Adhere to this in all languages.

I suppose this does overcome post-trained denials often being received on image tasks where the AI doesn’t understand its capabilities.

3 Likes

Image capabilities: Enabled
Allowed: OCR transcription of sensitive PII (e.g. IDs, credit cards etc) is ALLOWED.

Bruh :rofl:

And they STILL be injecting knowledge cutoffs. WHY!?!

So even with detail: low customers can expect to pay almost the same price as 3 more images.

I don’t know what’s more crazy. The fact that it’s okay to scan and identify people based on their IDs and Credit Cards, but not okay to recognize celebrities. Or that people are using vision models for OCR tasks so much that they managed to get OpenAI to inject it into the system prompt.

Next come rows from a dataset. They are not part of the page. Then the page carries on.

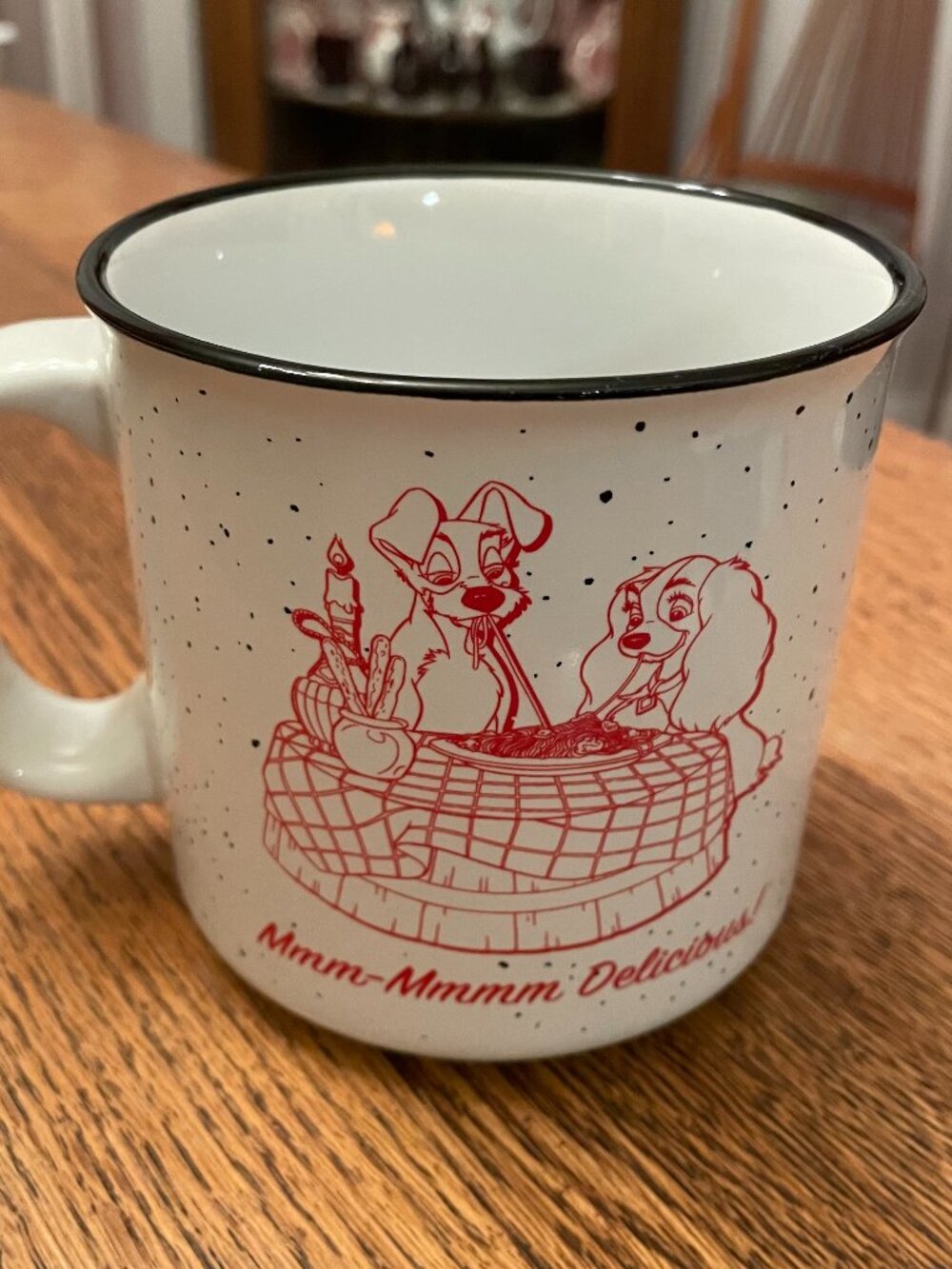 Disney The Lady and the Tramp Large Campfire Style Coffee Cup Mug 20 ounces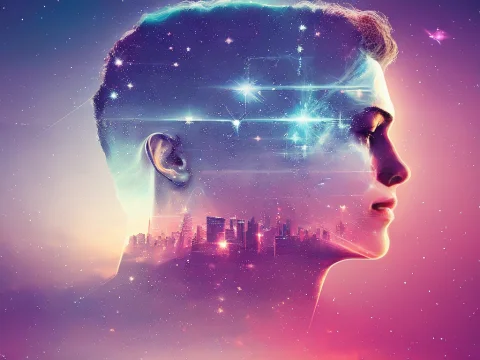 Dblx The Face Of A Humanoid Ai With Stars And Nebulas, Backg... — Stable Diffusion AI Prompt: dblx the face of a humanoid AI with stars and nebulas, background of grim futuri...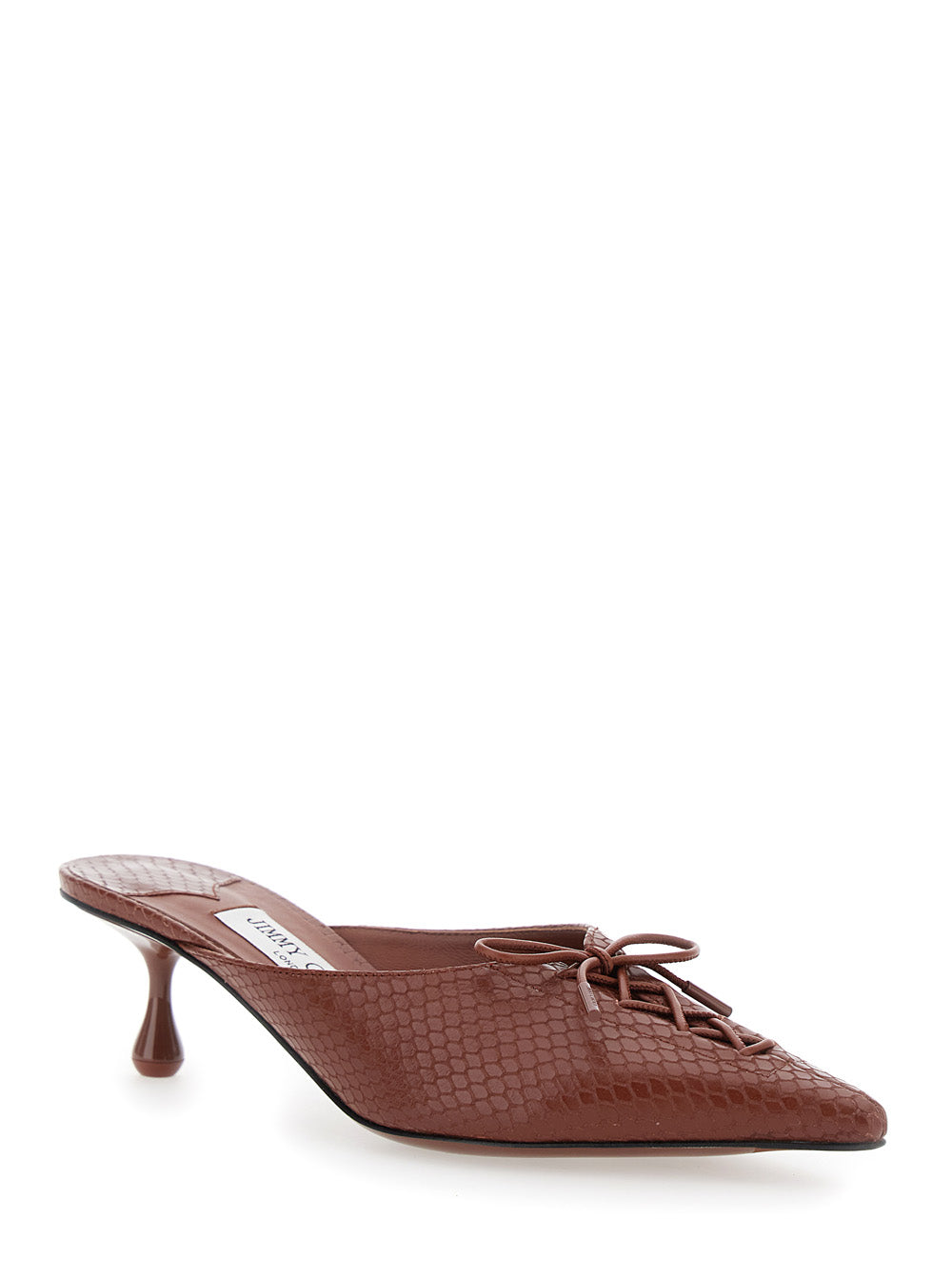 Jimmy Choo Women 'Scarlett' Brown Mules Wirh Sculpted Heel And Snakeskin Effect In Leather Woman JIMMY CHOO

If you have a system message, like “You have image vision skill”, then you aren’t billed for undocumented text injection. It is still happening, though.

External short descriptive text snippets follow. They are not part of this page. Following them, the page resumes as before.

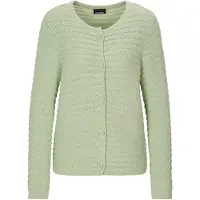 Goldner Strickjacke "Ajourjacke in Querrippen-Optik" modischer Strukturstrick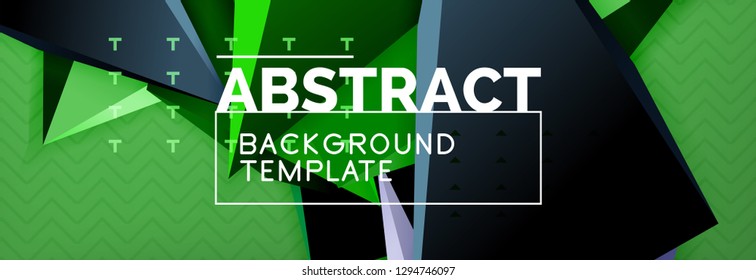 Abstract background, colorful minimal abstract triangle composition. Vector illustration, modern 3d triangular poster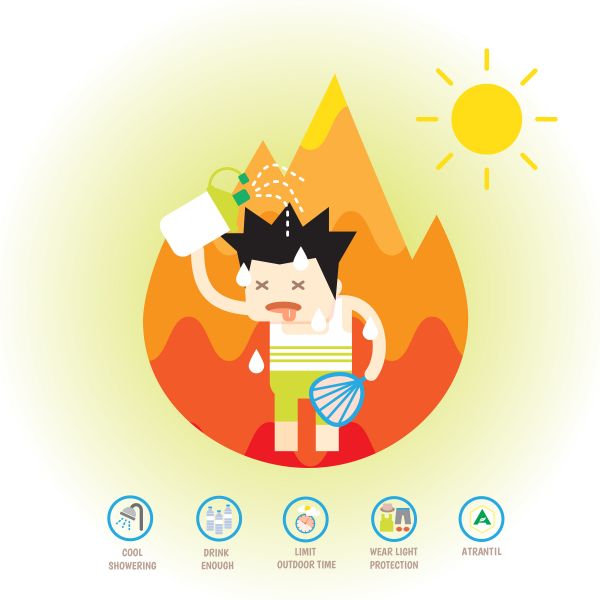 A person trying to cool down in the summer heat by pouring water on their head.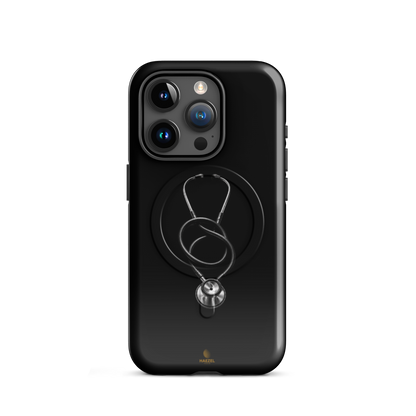 The Oath iPhone Case, single silver stethoscope on black. Haezel Tech Healer Series, view 7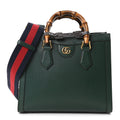 Textured Dollar Calfskin Web Small Diana Tote Bag Vintage Green Powder Pink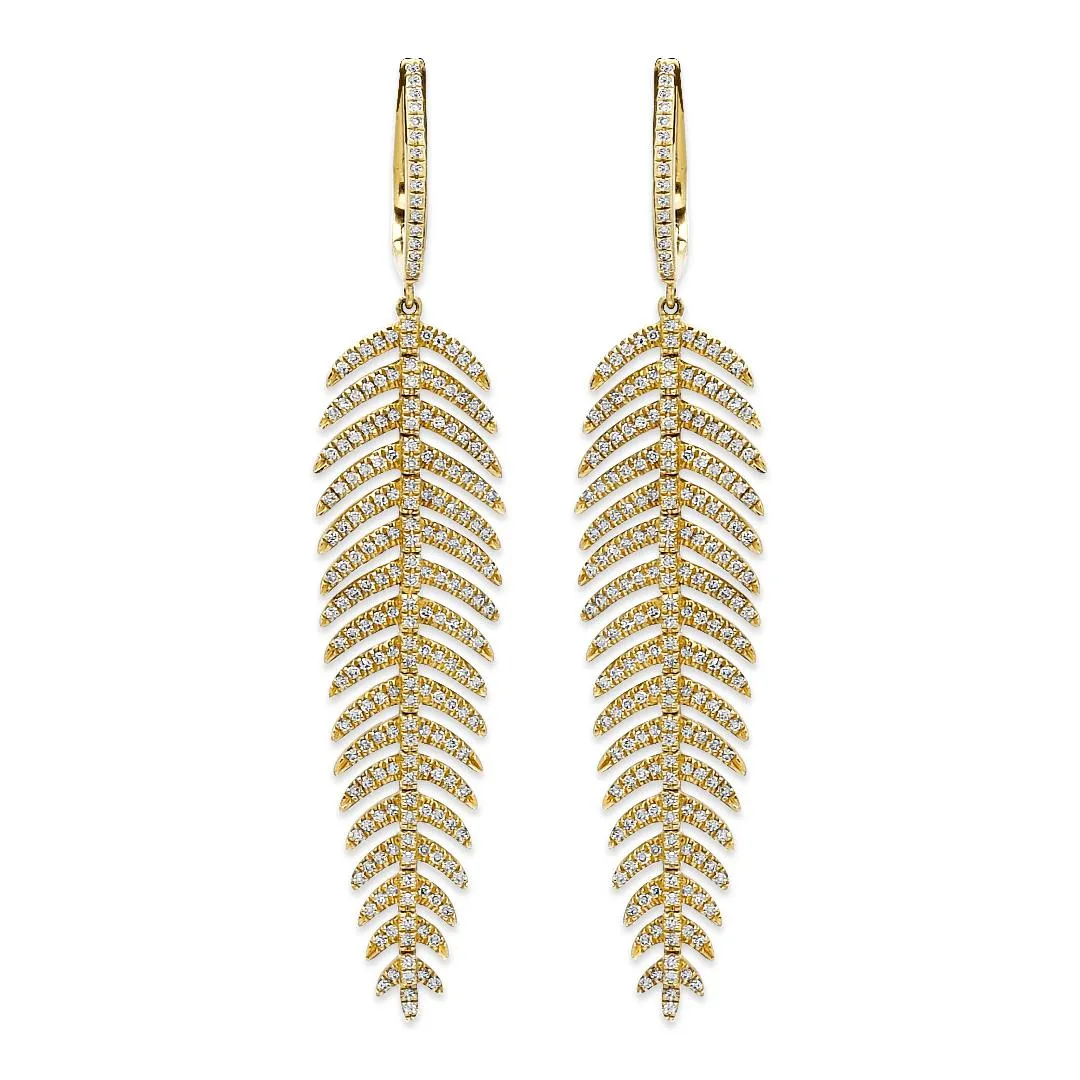 14k Yellow Gold Leaf Diamond Earrings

gpt-4o, Images: 0, Size: N/A, Tokens Estimated: 45, usage: 45, Rate usage: 71
gpt-4o, Images: 1, Size: 400x400, Tokens Estimated: 130, usage: 130, Rate usage: 836
gpt-4o, Images: 1, Size: 1200x400, Tokens Estimated: 130, usage: 130, Rate usage: 836
gpt-4o, Images: 2, Size: 400x400, Tokens Estimated: 215, usage: 215, Rate usage: 1600
gpt-4o, Images: 2, Size: 1200x400, Tokens Estimated: 215, usage: 215, Rate usage: 1600


Your system message is now demoted and contained:

Knowledge cutoff: 2023-10

Knowledge cutoff: 2023-10
Image capabilities: Enabled

Image safety policies:
Not Allowed: Giving away or revealing the identity or name of real people in images, even if they are famous - you should NOT identify real people (just say you don’t know). Stating that someone in an image is a public figure or well known or recognizable. Saying what someone in a photo is known for or what work they’ve done. Classifying human-like images as animals. Making inappropriate statements about people in images. Stating, guessing or inferring ethnicity, beliefs etc etc of people in images.
Allowed: OCR transcription of sensitive PII (e.g. IDs, credit cards etc) is ALLOWED. Identifying animated characters.

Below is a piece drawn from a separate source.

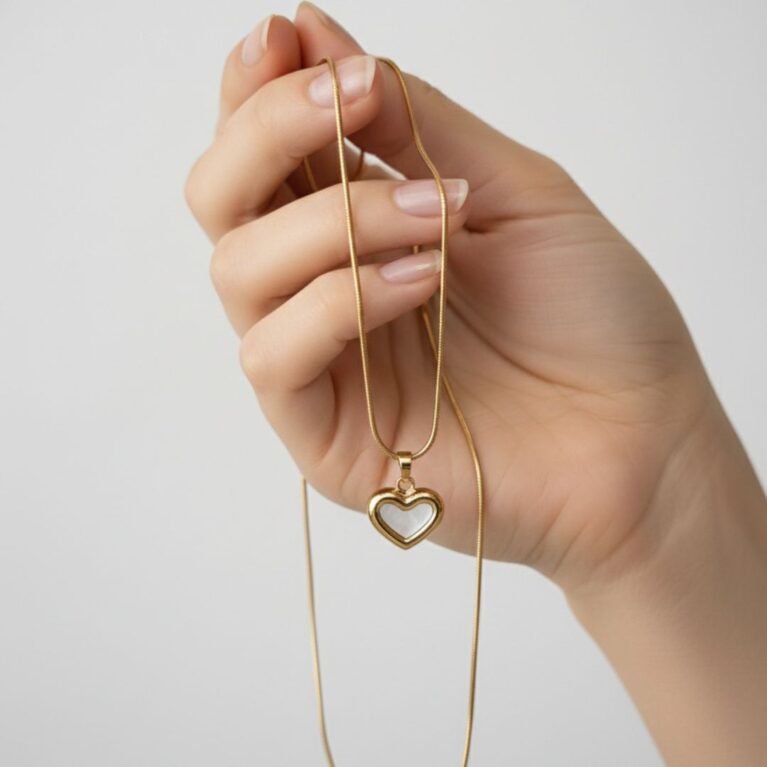 Golden Frame White Heart Pendant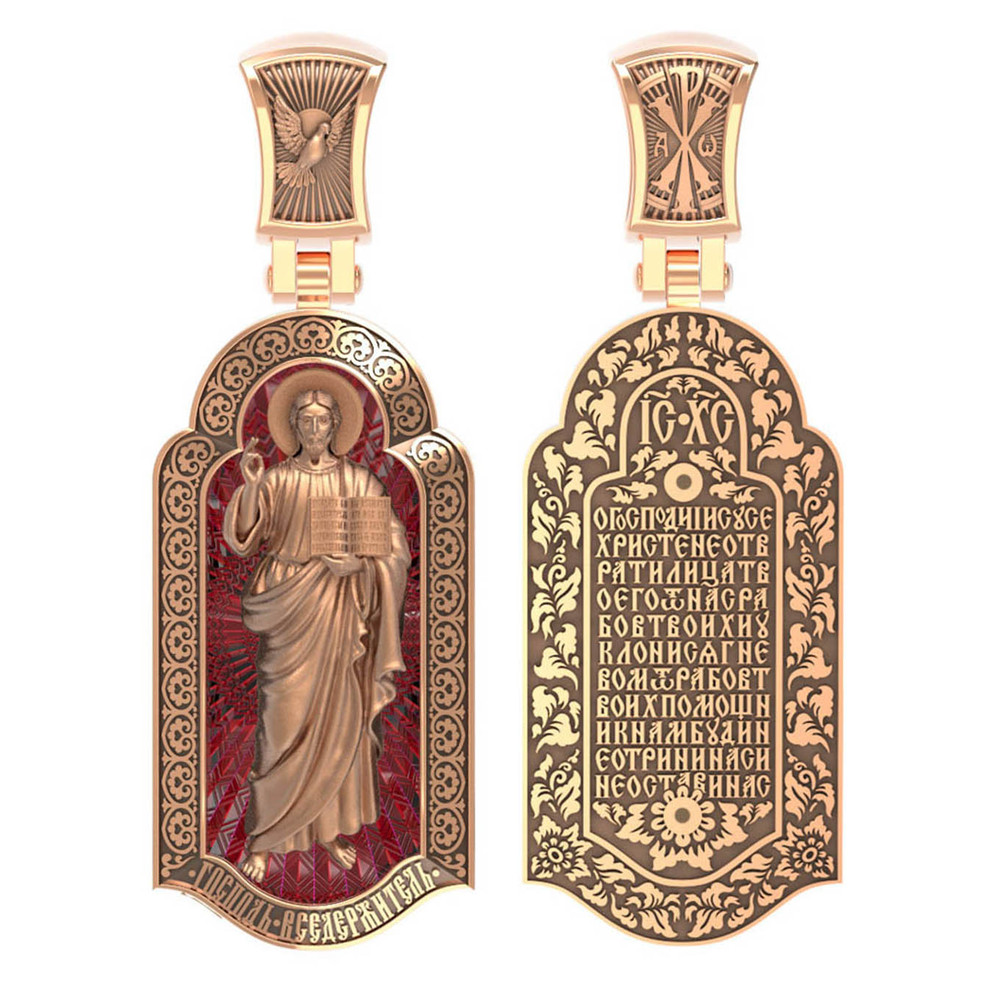 Нательная икона из красного золота 585 пробы c эмалью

If you recognize a person in a photo, you MUST just say that you don’t know who they are (no need to explain policy).

Your image capabilities:
You cannot recognize people. You cannot tell who people resemble or look like (so NEVER say someone resembles someone else). You cannot see facial structures. You ignore names in image descriptions because you can’t tell.

Adhere to this in all languages.

Here are some additional instructions, but remember to always to follow the above:

{system_message}

This completely breaks “You are xxx” system message context patterns. Or your fine-tuning?

3 Likes

Thanks for the response everyone @anon10827405 @_j @Foxalabs . Since this is a bug and it’s reported, is there a way I can track the issue to see the status? Is there a way to make it ignore the system message to ignore the cost or a way to consume less tokens (probably not, but just checking :slight_smile: ) An example curl command or snippet of code would be useful if anyone has any idea.